The cooked Peking Duck is traditionally carved in front of the diners and served in three stages. First, the skin is served dipped in sugar and garlic sauce. The meat is then served with steamed pancakes (simplified Chinese: 春饼; traditional Chinese: 春餅; pinyin: chūn bǐng), spring onions and sweet bean sauce. Several vegetable dishes are provided to accompany the meat, typically cucumber sticks. The diners spread sauce, and optionally sugar, over the pancake. The pancake is wrapped around the meat with the vegetables and eaten by hand. The remaining fat, meat and bones may be made into a broth, served as is, or the meat chopped up and stir fried with sweet bean sauce. Otherwise, they are packed up to be taken home by the customers.

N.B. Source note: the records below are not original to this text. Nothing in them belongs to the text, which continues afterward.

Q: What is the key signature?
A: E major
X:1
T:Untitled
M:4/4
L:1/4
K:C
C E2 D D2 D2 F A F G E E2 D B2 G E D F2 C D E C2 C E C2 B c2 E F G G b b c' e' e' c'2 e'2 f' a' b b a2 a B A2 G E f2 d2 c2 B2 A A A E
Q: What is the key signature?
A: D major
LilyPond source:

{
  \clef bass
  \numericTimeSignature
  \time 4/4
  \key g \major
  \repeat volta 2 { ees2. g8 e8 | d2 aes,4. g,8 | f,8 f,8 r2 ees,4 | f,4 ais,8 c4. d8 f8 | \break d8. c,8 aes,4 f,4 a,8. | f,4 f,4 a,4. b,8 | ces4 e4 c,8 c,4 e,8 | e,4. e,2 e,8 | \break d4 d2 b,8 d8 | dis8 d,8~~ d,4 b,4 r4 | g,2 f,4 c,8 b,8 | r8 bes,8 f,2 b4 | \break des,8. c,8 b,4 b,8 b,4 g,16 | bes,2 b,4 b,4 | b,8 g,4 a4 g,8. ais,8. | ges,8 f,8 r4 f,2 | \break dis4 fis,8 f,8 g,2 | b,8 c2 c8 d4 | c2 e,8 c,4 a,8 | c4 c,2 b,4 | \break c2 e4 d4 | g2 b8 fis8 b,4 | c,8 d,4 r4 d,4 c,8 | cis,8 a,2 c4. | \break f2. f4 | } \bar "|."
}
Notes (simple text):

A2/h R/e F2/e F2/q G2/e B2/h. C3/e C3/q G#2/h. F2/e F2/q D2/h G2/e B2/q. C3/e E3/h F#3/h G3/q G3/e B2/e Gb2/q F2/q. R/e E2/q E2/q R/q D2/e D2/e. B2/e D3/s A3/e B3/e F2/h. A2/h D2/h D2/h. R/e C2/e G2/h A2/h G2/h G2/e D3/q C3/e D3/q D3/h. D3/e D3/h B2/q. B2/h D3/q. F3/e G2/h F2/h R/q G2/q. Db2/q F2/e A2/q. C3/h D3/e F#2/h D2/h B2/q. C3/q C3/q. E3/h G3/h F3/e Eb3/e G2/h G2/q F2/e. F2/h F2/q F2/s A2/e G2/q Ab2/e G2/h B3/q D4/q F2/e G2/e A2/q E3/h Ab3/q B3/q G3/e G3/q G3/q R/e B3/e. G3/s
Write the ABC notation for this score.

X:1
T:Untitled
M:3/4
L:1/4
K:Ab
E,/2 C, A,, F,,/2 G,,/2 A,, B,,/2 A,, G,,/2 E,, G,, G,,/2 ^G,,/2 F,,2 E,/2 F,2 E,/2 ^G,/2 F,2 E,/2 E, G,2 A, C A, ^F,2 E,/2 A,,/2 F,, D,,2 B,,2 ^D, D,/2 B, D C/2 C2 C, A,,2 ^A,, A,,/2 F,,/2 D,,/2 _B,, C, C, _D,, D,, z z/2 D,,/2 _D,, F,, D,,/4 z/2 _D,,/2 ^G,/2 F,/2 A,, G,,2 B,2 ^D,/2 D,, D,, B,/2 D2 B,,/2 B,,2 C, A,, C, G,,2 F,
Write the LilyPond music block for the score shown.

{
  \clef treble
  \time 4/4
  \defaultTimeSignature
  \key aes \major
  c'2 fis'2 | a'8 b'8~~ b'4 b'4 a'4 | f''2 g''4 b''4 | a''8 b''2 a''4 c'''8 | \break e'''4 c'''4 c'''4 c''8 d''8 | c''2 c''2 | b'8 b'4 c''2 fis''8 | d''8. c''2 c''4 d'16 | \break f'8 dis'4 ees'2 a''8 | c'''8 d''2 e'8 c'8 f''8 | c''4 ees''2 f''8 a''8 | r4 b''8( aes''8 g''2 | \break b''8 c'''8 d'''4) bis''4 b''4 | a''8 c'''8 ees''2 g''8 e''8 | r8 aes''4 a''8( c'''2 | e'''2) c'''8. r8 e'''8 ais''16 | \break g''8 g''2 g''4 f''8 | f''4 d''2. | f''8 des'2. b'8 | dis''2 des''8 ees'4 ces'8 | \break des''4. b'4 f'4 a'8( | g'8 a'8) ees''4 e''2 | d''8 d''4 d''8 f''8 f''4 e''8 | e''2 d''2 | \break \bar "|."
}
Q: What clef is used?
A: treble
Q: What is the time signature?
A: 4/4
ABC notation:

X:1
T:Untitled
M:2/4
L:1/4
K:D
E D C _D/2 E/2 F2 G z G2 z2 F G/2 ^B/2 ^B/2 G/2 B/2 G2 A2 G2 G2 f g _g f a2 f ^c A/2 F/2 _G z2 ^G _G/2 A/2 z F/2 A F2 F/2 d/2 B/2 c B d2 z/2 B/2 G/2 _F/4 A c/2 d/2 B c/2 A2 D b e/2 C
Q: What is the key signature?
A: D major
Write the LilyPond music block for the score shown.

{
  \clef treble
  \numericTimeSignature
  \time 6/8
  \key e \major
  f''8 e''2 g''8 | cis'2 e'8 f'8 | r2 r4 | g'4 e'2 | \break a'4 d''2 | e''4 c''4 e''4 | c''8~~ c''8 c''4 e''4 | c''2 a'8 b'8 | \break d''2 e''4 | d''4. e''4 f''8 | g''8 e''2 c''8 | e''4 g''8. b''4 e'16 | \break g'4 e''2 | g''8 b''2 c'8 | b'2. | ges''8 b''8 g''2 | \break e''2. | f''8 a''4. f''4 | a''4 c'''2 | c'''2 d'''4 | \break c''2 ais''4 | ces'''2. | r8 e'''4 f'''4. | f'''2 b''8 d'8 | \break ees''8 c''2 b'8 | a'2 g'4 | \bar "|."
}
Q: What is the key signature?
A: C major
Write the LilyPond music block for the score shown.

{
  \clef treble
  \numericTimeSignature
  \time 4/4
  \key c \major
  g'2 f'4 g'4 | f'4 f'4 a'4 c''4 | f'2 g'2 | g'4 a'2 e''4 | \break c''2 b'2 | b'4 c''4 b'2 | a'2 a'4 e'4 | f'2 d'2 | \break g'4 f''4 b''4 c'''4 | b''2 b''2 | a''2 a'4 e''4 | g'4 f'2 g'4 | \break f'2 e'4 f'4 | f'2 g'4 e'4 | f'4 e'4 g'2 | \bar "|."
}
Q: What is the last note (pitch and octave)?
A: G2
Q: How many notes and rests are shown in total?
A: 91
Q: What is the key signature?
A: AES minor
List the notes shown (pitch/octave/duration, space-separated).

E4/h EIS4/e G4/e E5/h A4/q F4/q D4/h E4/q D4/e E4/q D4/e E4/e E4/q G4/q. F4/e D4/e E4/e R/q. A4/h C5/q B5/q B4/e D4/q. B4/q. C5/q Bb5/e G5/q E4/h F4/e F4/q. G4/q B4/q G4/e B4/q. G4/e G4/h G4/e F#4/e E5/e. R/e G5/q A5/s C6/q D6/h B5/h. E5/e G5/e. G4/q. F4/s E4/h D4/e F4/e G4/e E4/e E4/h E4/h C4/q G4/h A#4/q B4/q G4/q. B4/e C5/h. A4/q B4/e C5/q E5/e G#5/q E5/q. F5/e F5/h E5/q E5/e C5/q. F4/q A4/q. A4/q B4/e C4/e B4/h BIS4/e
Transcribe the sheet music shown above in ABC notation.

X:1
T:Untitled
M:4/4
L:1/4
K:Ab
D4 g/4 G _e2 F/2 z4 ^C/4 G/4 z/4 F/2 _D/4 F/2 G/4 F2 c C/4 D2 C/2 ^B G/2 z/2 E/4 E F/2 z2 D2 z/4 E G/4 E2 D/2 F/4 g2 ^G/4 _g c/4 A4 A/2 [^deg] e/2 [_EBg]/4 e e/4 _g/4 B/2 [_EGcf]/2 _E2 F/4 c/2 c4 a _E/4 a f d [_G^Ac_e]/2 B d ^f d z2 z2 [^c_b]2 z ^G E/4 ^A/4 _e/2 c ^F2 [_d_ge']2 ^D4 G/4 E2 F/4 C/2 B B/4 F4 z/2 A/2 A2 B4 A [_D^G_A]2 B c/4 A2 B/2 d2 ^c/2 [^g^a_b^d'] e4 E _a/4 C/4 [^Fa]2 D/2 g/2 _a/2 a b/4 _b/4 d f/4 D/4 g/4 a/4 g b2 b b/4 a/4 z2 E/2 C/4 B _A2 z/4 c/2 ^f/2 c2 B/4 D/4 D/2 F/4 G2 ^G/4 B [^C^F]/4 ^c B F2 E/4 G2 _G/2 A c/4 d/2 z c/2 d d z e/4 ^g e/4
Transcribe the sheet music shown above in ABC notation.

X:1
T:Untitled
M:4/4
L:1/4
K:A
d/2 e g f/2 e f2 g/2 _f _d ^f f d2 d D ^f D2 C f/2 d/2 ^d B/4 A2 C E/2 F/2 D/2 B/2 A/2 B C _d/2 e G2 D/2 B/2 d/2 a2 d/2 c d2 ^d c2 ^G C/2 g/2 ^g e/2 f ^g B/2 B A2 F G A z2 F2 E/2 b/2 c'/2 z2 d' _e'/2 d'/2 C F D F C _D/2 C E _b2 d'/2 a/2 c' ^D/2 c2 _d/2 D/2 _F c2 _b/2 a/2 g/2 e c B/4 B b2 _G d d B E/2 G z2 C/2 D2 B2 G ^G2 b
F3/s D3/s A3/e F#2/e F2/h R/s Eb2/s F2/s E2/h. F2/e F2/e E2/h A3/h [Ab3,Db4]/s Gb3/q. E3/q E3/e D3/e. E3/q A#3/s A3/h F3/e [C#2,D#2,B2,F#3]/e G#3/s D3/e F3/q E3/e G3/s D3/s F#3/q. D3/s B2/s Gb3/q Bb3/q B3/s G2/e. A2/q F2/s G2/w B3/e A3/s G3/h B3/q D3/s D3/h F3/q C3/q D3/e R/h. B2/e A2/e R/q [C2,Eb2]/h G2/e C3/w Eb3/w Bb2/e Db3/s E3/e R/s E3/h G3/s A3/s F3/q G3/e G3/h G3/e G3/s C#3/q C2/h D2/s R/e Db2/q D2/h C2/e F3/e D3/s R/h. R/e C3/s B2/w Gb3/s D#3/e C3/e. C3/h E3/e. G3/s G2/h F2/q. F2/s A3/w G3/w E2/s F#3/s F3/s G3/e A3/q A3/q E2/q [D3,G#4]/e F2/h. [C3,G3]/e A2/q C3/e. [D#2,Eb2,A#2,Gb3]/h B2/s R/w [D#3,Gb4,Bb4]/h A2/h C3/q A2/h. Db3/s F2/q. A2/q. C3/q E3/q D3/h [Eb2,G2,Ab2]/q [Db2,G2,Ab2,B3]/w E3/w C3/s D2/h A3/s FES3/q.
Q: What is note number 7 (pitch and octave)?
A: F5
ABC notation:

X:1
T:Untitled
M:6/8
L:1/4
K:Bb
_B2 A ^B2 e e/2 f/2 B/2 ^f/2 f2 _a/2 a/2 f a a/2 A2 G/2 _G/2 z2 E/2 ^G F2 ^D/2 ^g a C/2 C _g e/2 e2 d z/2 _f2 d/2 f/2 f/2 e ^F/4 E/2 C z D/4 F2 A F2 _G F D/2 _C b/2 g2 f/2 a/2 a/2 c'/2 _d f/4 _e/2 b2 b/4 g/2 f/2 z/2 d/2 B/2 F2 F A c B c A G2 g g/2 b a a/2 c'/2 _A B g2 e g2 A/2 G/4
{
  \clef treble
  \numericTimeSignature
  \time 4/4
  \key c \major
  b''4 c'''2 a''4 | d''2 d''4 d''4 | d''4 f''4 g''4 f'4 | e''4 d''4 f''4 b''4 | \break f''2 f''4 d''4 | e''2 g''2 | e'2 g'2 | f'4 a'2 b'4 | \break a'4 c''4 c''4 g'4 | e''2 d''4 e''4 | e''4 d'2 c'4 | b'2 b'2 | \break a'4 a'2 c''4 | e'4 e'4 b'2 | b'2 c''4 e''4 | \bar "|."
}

Whole Peking Ducks can be ordered as takeaways. The ducks can be reheated at home with an oven, grill or boiling oil. When an oven is used, the duck is heated at a temperature of 150 °C (300 °F) for 20 minutes, and then at 160 °C (325 °F) for another 10 minutes. The grilling method involves filling the duck with boiling water before placing it on a griddle, 70 cm (28 in) above the cooking fire. The boiling water is replaced every 3–4 minutes until the duck's skin is piping hot. To reheat the Peking Duck with oil, the duck is sliced into thin pieces and placed in a strainer held over a wok of boiling oil. The duck is then rinsed several times with the oil.
A number of restaurants in Beijing specialise in Peking Duck. Examples include Quanjude, Bianyifang, Changan Yihao (長安一號), Beijing Xiaowangfu (北京小王府) and Dadong Kaoyadian (大董烤鴨店). Some restaurants, in particular Quanjude and Bianyifang, have long histories of serving high quality duck that they are now household names, or Lao zihao (老字號), literally "old brand name". In addition, Quanjude has received worldwide recognition, having been named a China Renowned Trademark in 1999. Duck Chang's Restaurant, established in 1975 in Virginia, USA, was the first Chinese restaurant to prepare and serve Peking Duck without a 24-hour advanced notice.